Les sujets abordés, par groupes, lors de ces sessions seront multiples. “C’est cross sujets”, insiste Grégoire Genest. “Ils traiteront avec Carrefour de sa vision marketing, Data, logistique, financière, produit… Au terme du deep dive, les élèves ressortiront avec une vision 360° de l’organisation et de ses modes de création de valeur”, poursuit-il.

Des cycles longs et professionnalisants pour l’Epita

L’enjeu est aussi de créer de l’appétence pour l’entreprise partenaire et de permettre à celle-ci de recruter ses futurs collaborateurs. “La meilleure façon de développer des compétences recherchées par les employeurs, c’est de les mettre dans le contexte de l’entreprise. Pour cela, l’objectif est de reproduire un environnement professionnel dans l’école”, décrit le fondateur d’Albert School.

A noter que l’établissement entend également, dès l’année prochaine, proposer une offre de formation professionnelle, en complément de ses cursus de formation initiale. Cette ambition répond plus particulièrement aux besoins des PME et ETI dont les ressources permettent plus difficilement de créer leurs propres programmes de formation.

Pour les écoles d’ingénieurs, cette nouvelle offre de formation vient-elle rebattre les cartes et remettre en cause leur modèle pédagogique ? Ce n’est pas le sentiment de Philippe Dewost, directeur général de l’Epita, et aussi auteur d’un ouvrage intitulé “De mémoire vive, une histoire de l'aventure numérique.

“Depuis sa création, l’Epita s’est toujours attachée à former des professionnels immédiatement opérationnels en entreprise”, souligne-t-il. Dès la première année, à Bac+3 donc, les étudiants traitent de cas pratiques, en plus des cours théoriques. Par ailleurs, cette année se clôture sur un stage en entreprise.

“Notre tronc commun est nettement plus intense que la prépa”, déclare encore Philippe Dewost. Cette densité vise donc à préparer les ingénieurs à exercer dès leur entrée dans le monde professionnel, en leur apprenant notamment à collaborer et à comprendre “les enjeux business des organisations”.

L’Epita revendique ainsi former des experts techniques, mais dotés aussi d’une compréhension métier et des soft skills nécessaires. “Le management et le business sont indissociables de ce que nous apprenons à nos étudiants”. Et ces compétences peuvent encore être “poussées” lors de la spécialisation via les Majeures, comme celles consacrées à l’innovation ou à l'entreprenariat.

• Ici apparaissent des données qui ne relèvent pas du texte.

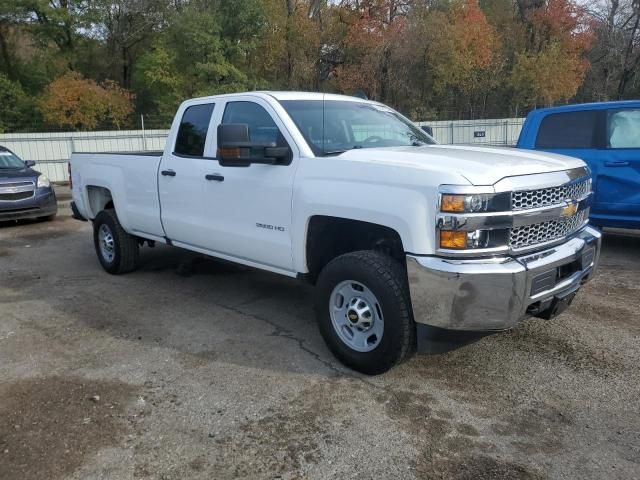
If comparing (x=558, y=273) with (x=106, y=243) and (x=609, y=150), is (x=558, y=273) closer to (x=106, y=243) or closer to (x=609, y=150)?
(x=609, y=150)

Le temps du cloisonnement business et digital est révolu

Les formations d’ingénieurs, dont le diplôme est reconnu au niveau européen, ne se heurtent pas nécessairement à celles proposées par des établissements tels qu’Albert School, ouvertes après le BAC. En matière d’intelligence artificielle, l’Epita se prépare néanmoins à accueillir les prochains diplômés du baccalauréat. En septembre, débutera la première promotion de l’IA Institut.

La nouvelle école formera pendant trois ans les étudiants (25 à 30 étudiants pour la promotion 2022). Elle vise à fournir des bases solides et avancées sur l’IA et la Data, la technique ainsi que les composantes business de ces technologies. Le cursus abordera par exemple le cadre juridique de l’IA ou le sujet de l’éthique. Bachelor en poche, les diplômés pourront alors suivre, au choix, des cursus plus axés technique ou business auprès de l’ISG ou de l’Epita.

Plutôt ingénieurs ou managers, la formation “répond à des attentes très fortes des jeunes élèves”, mais également des employeurs. “Nous sommes convaincus que pour former des profils suffisamment complets et opérationnels pour les entreprises qui les recruteront, ce parcours en trois ans plus trois ans est indispensable”, considère Philippe Dewost.

Le directeur de l’Epita et son homologue d’Albert School s’accordent cependant sur la nécessaire hybridation des compétences Data et business. “Je suis totalement en phase avec l’analyse des fondateurs d’Albert School sur le besoin - et cela ne date pas d’hier d’ailleurs. Le temps du cloisonnement est révolu et toutes les disciplines s’interconnectent”, conclut-il.